RE: Good short and simple argument against God
August 2, 2012 at 10:13 pm
(This post was last modified: August 2, 2012 at 10:15 pm by CliveStaples.)
(July 31, 2012 at 11:39 pm)Stimbo Wrote:(July 31, 2012 at 5:34 pm)CliveStaples Wrote: Here's a couple responses, not necessarily consistent with each other:
1) The difference is that God exists in our world.
2) The world you describe isn't possible, since God necessarily exists in all possible worlds.
Yet in both cases remains totally undetectable; as such, even if it were to exist, the Universe still plays out exactly as would be expected if it didn't.
Oh, was there a "detectability" requirement? And what does the standard of "detectability" require--i.e., when precisely is something "detectable" and when does it fail to be "detectable"?
(August 1, 2012 at 12:28 pm)Simon Moon Wrote:(July 31, 2012 at 5:34 pm)CliveStaples Wrote: Here's a couple responses, not necessarily consistent with each other:
1) The difference is that God exists in our world.
2) The world you describe isn't possible, since God necessarily exists in all possible worlds.

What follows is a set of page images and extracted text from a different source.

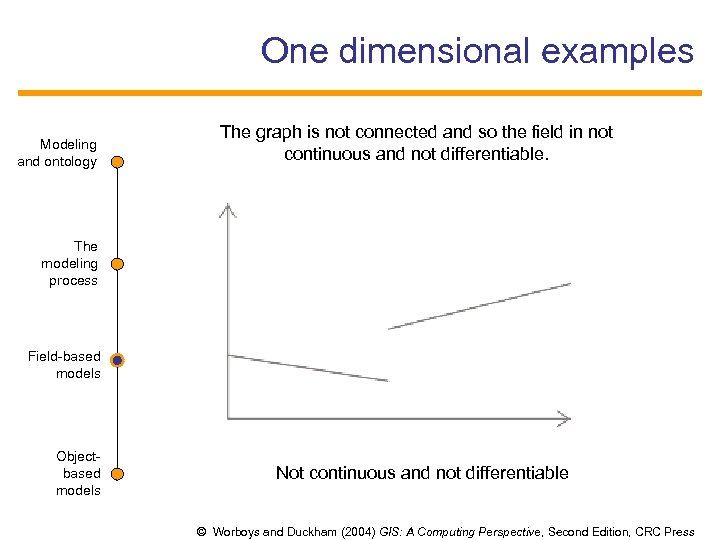 One dimensional examples

Modeling and ontology

The modeling process

Field-based models

Object-based models

The graph is not connected and so the field in not continuous and not differentiable.

Not continuous and not differentiable

© Worboys and Duckham (2004) GIS: A Computing Perspective, Second Edition, CRC Press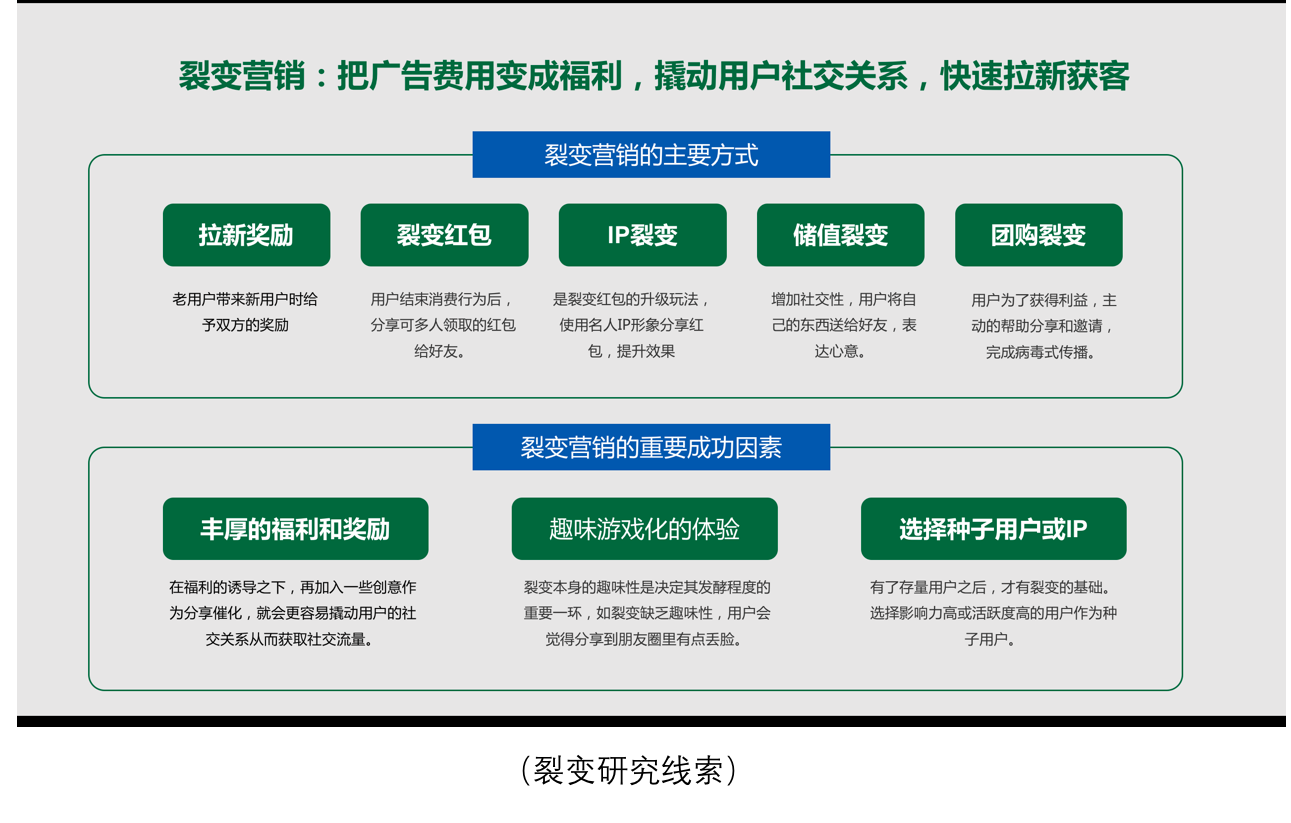 裂变营销：把广告费用变成福利，撬动用户社交关系，快速拉新获客

裂变营销的主要方式

拉新奖励

老用户带来新用户时给予双方的奖励

裂变红包

用户结束消费行为后，分享可多人领取的红包给好友。

IP裂变

是裂变红包的升级玩法，使用名人IP形象分享红包，提升效果

储值裂变

增加社交性，用户将自己的东西送给好友，表达心意。

团购裂变

用户为了获得利益，主动的帮助分享和邀请，完成病毒式传播。

裂变营销的重要成功因素

丰厚的福利和奖励

在福利的诱导之下，再加入一些创意作为分享催化，就会更容易撬动用户的社交关系从而获取社交流量。

趣味游戏化的体验

裂变本身的趣味性是决定其发酵程度的重要一环，如裂变缺乏趣味性，用户会觉得分享到朋友圈里有点丢脸。

选择种子用户或IP

有了存量用户之后，才有裂变的基础。选择影响力高或活跃度高的用户作为种子用户。

（裂变研究线索）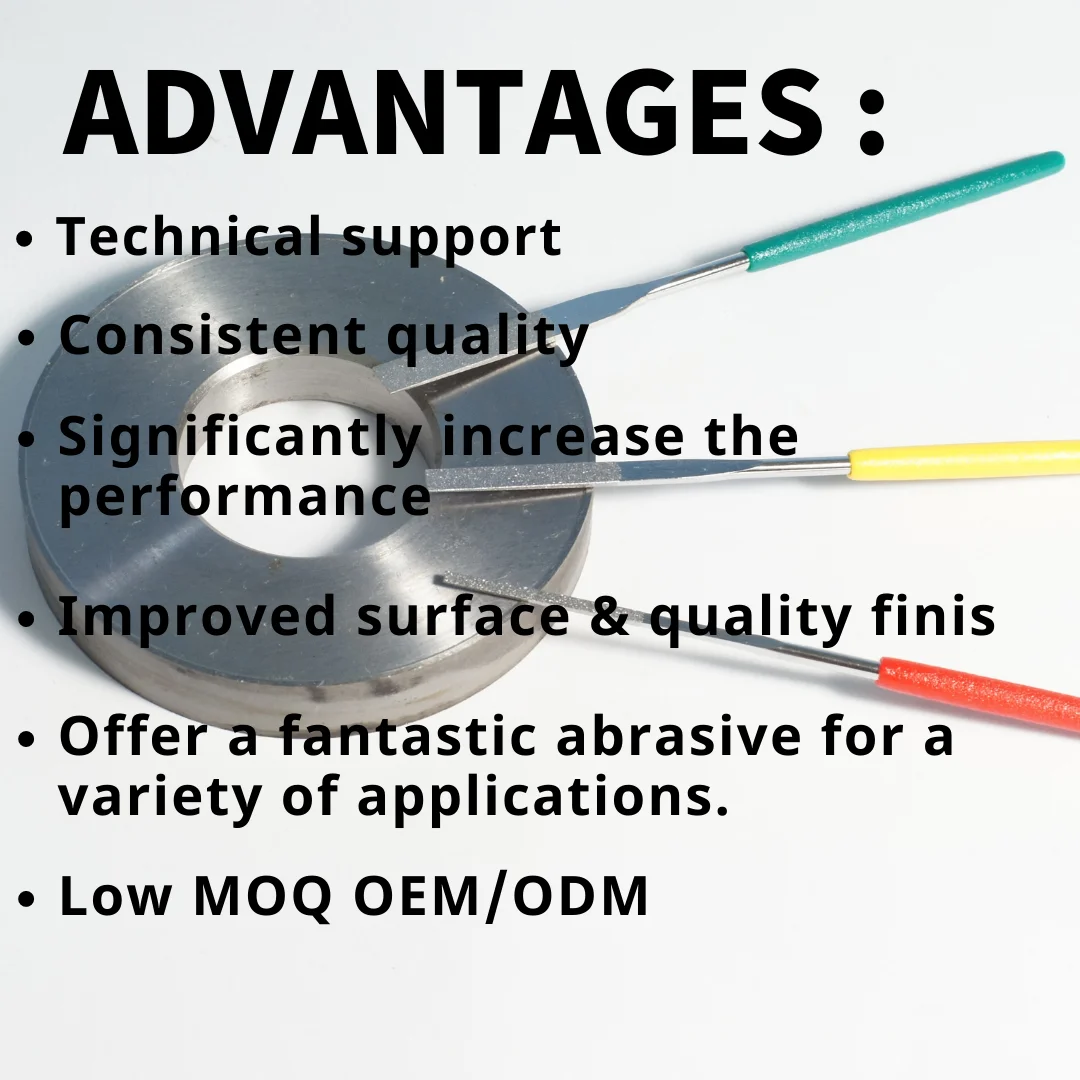 ADVANTAGES :

• Technical support

• Consistent quality

• Significantly increase the performance

• Improved surface & quality finis

• Offer a fantastic abrasive for a variety of applications.

• Low MOQ OEM/ODM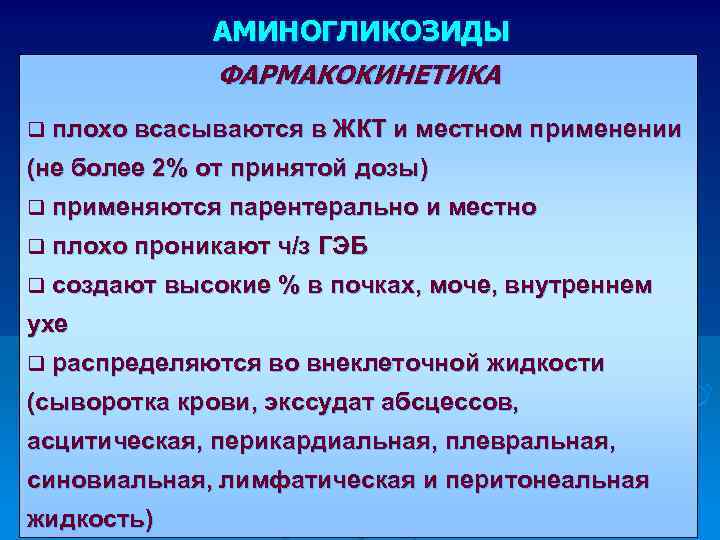 АМИНОГЛИКОЗИДЫ

ФАРМАКОКИНЕТИКА

❑ плохо всасываются в ЖКТ и местном применении (не более 2% от принятой дозы)

❑ применяются парентерально и местно

❑ плохо проникают ч/з ГЭБ

❑ создают высокие % в почках, моче, внутреннем ухе

❑ распределяются во внеклеточной жидкости (сыворотка крови, экссудат абсцессов, асцитическая, перикардиальная, плевральная, синовиальная, лимфатическая и перитонеальная жидкость)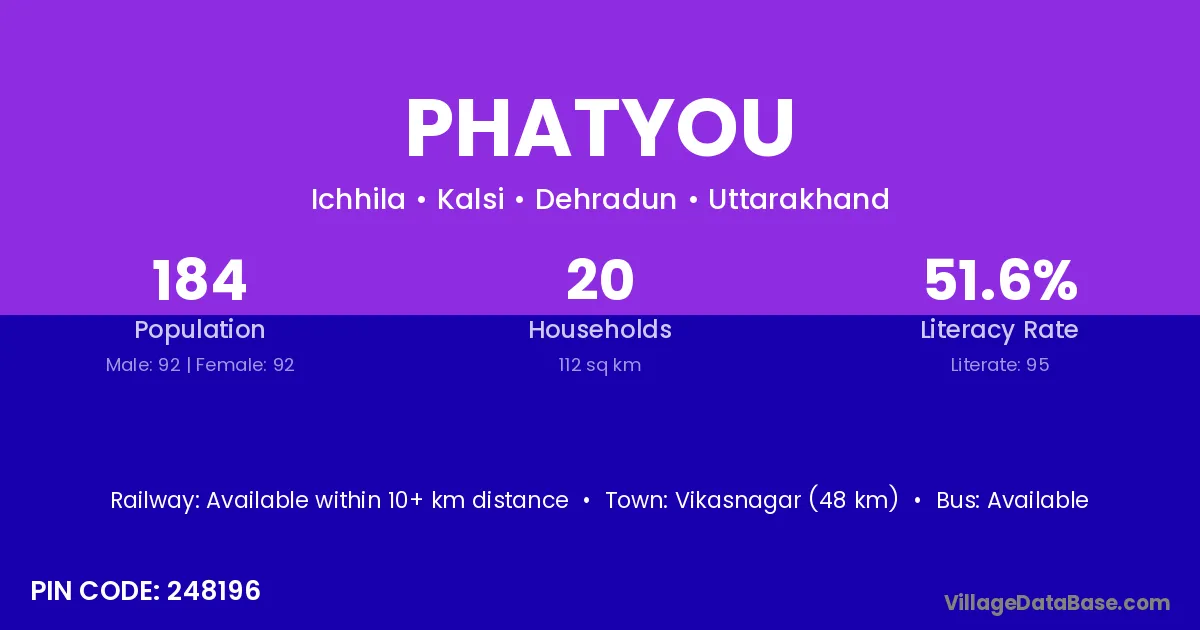 PHATYOU

Ichhila • Kalsi • Dehradun • Uttarakhand

184
Population
Male: 92 | Female: 92

20
Households
112 sq km

51.6%
Literacy Rate
Literate: 95

Railway: Available within 10+ km distance • Town: Vikasnagar (48 km) • Bus: Available

PIN CODE: 248196

VillageDataBase.com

1) There's no demonstrable evidence or reasoned argument to support this assertion.
2) The Ontological argument? Really?
1) I didn't say that there was. I was only outlining different responses that could be made; I wasn't making those responses myself, or providing the reasoning made to mount an effective argument for them.
2) You could think of it that way, I suppose. The Ontological argument isn't the only way to argue that God 'necessarily' exists.
“The truth of our faith becomes a matter of ridicule among the infidels if any Catholic, not gifted with the necessary scientific learning, presents as dogma what scientific scrutiny shows to be false.”